An Unexpected Strength--December 14, 2023
"See, the Lord GOD comes with might,
and his arm rules for him;
his reward is with him,
and his recompense before him.
He will feed his flock like a shepherd;
he will gather the lambs in his arms,
and carry them in his bosom,
and gently lead the mother sheep." [Isaiah 40:10-11]
This is another of God's great reversals: we expect the fearsome fighter, and we get the sheltering shepherd. We expect the conquering king, and God comes as the tender caretaker. We look for punitive power, and God gathers us gently like we are slow sheep.
That notion takes our usual expectations about what "power" and "strength" and "might" really mean and turns them on their head. And yet, throughout the Scriptures, God keeps doing this same reversal and running the same play that it shouldn't surprise us. We keep expecting that God's awesomeness requires God to zap our enemies (note how often we assume that God will target "our" enemies), and instead the prophets keep saying, "Get ready for God's power not to be what you think it is--God comes as a shepherd leading the mama sheep and carrying the lambs in his arms." The God for whom we wait is strong, but that strength isn't use to coerce or cajole--but rather to carry the weak, the slow, and the vulnerable. This is our God's upside-down (but really right-side-up) use of power. And it is so completely the opposite of our typical assumptions that we generally reject this thinking out of hand, or completely ignore it.
But honestly, once we recognize that this is one of the great central recurring themes of the whole story of God and the world in the Bible, we recognize just how frequently it turns up and how everything in the Scriptures really hangs on that overturning of expectations. God, as God is revealed in the story of Israel and the story of Jesus, is always seeking out the weak, the endangered, and the vulnerable and protecting them, rather than endorsing the powerful in their conquest of everybody else. God is always resistant to letting us just call on the divine for firepower to zap our enemies or execute our agendas, and instead, chooses to come in gentleness for the sake of those most in trouble (apart from questions of "worthiness" or "merit"). God is always critical of those who use their strength and position to dominate or bully others, and God is always modeling an alternative use of power--to serve, to heal, to mend, to nurture. That's God's unexpected strength: the sort that shows up in gentleness.
And so even though the story of the Messiah in a manger has the feel of the unexpected to it, in a sense, it is exactly the sort of thing we should expect from a God whose "coming with might" looks like a shepherd carrying the lambs in his arms, rather than marching troops in to overpower enemies.

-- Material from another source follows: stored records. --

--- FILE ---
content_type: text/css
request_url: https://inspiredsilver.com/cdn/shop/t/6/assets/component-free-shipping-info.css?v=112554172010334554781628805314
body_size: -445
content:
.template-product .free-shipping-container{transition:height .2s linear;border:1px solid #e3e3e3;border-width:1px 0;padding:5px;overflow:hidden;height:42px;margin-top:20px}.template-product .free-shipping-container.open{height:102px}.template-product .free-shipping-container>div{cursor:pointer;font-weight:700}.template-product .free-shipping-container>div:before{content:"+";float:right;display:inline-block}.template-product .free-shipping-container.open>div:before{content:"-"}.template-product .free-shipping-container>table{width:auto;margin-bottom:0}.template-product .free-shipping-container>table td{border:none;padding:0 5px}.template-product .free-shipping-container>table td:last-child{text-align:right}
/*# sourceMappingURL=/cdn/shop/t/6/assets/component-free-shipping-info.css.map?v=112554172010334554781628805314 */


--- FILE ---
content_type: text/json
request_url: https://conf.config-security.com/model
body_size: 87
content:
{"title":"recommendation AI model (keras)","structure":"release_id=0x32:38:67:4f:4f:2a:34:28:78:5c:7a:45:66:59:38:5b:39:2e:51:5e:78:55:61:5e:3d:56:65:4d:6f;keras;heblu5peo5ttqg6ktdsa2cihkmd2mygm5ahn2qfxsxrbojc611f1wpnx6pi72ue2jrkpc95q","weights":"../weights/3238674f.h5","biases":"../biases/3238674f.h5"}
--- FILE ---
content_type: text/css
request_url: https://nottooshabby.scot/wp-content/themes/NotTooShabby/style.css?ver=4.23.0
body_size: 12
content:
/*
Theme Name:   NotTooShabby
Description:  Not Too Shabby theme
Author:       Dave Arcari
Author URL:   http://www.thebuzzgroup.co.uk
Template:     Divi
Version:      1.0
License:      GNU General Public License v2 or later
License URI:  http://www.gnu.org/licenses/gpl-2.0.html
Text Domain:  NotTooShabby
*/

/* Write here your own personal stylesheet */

Taking that seriously will change a great deal about how we engage with the world, too. We still live in a world where conventional wisdom says the way to get things done is to blow up your enemies, to devastate and demolish them, and to show them who's boss with overwhelming shock and awe... and the living God (especially as we see God in Jesus!) says otherwise. Instead, if the coming of Jesus means anything, it says that the God who has infinite options and choice for how to engage with the world chose to come in the vulnerability of a human being--and from infancy, mind you, not even just materializing as a full-grown man who could defend himself. God's choice, ultimately, is vulnerability. God's power, in the end, comes through gentleness. God's strength is the strength to carry, not the capacity to conquer. And if that is how God deals with the evil, rottenness, and suffering of the world (rather than laser-beams unleashed at all the unworthy ones or the threat of weapons to wipe out any resisters), perhaps we are called to approach the world with the same kind of unexpected strength-through-gentleness, too.
Honestly, I don't think anybody has ever been bullied into showing love, or threatened into goodness. Coercion might make us rein in our worst impulses from time to time, but it also makes us bristle with defiance and wait for our moment to do what we've been forbidden to do at an opportune time. But gentleness has a way of getting past our defenses. And a child in a manger has a way of slipping right under the radar of the bloated and power-hungry empire.
What would it look like for us to dare to practice such gentle strength in our lives today?
That's the challenge today--that's the invitation for all whose hope is centered on Jesus.
Lord God, come in your own surprising ways, beyond our expectations of domination and conquest, in the fragility of our own flesh.